Riemann sum is used to estimate the area under a curve in an interval [a, b]. Its formula is

`A ~~ sum_(i=1)^n f(x_i ) Delta x`.

To apply this formula, the interval [a, b] is subdivided into subintervals/rectangles of equal width (refer to figure 1). The width of each rectangle is

`Delta x = (b - a)/n`,

where n is the number of subintervals/rectangles.

To determine the height of each rectangle, plug in the value of xi to the function of the curve f(x).

`height = f(x_i)`

In midpoint Riemman sum, the xi is the middle x value of each subinterval.

`x_i= (x_i + x_(i+1))/2`

When the height of each rectangle is known, compute the area of each rectangle by multiplying the height and width.

`A_i = f(x_i) Delta x`

To get the estimate of the area under the curve, add the area of all the rectangles present from A_1 to A_n.

`A ~~ A_1+A_2+ ... + A_n`

`A~~ f(x_1)Delta x + f(x_2)Delta x+ ... + f(x_n) Delta x`

Factoring out the width, this becomes

`A~~ Delta x ( f(x_1) + f(x_2)+...+f(x_n))`

Thus, `A~~ sum _(i=1)^n f(x_i) Delta x = Delta x(f(x_1) + f(x_2) + ... + f(x_n)).`

To show its application, consider this example.

Example: Use midpoint Riemann sum to estimate the area between the function `f(x) = x^2+2` and the x-axis on the interval [0, 6]. Use 3 subintervals (n=3).

To solve, graph the given function. Then, subdivide the region between the curve and the x-axis to three rectangles. (Refer to Figure 2.)

The width of each rectangle is

`Delta x = (b - a)/n = (6-0)/3 = 2`.

Then, determine the midpoint of each subinterval.

The first subinterval is [0, 2]. So the midpoint of the first subinterval is

`x_1 = (0+2)/2 = 1`.

The second subinterval is [2, 4]. So the midpoint of the second subinterval is

`x_2 = (2+4)/2 = 3`.

The third subinterval is [4, 6]. So the midpoint of the third subinterval is

`x_3 = (4+6)/2 = 5`.

Use these midpoints of each subinterval to get the height of each rectangle.

Height of first rectangle: `f(x_1) = 1^2 + 2 = 3`

Height of the second rectangle: `f(x_2) = 3^2+2 = 11`

Height of the third rectangle: `f(x_3) = 5^2+2 = 27`

Applying the formula above, the estimated area is

`A~~ sum_(i=1)^3 f(x_i) Delta x = Delta x[ f(x_1+ f(x_2) + f(x_3)]`

`A ~~ 2*(3 + 11 + 27)`

`A~~ = 2 * 41`

`A~~ = 82`

**Therefore, the area of the region between f(x) and the x-axis on the interval [0, 6] is approximately 82 square units.**

* * *

#### Requirement 1
Answer these questions from the Riemann sum explanation:
(a) In the worked example, what is the width of each rectangle?
(b) What is the height of the second rectangle in the example?
(c) What approximate area does the example arrive at?
#### Requirement 2
Reproduce the Riemann sum explanation from "Example: Use midpoint" to "midpoint of each subinterval.".

#### Material provided
* * *

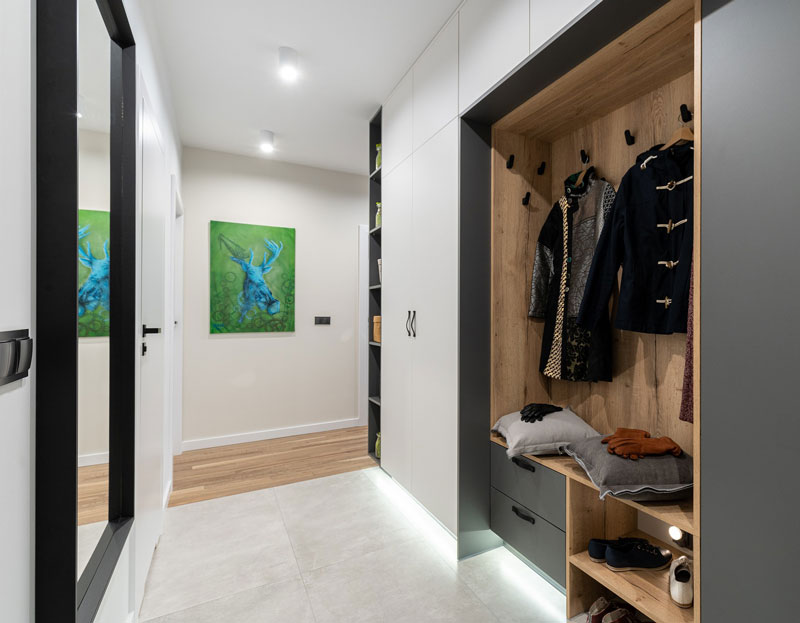 Fitted Wardrobes London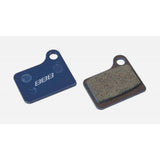 BBB BBS-51 DiscStop organic brake pads for Shimano Deore M555 Nexave C901 mountain bike disc brake components.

* * *

#### Your response 1
(a) 2
(b) 11
(c) About 82 square units

#### Your response 2
Example: Use midpoint Riemann sum to estimate the area between the function `f(x) = x^2+2` and the x-axis on the interval [0, 6]. Use 3 subintervals (n=3).

To solve, graph the given function. Then, subdivide the region between the curve and the x-axis to three rectangles. (Refer to Figure 2.)

The width of each rectangle is

`Delta x = (b - a)/n = (6-0)/3 = 2`.

Then, determine the midpoint of each subinterval.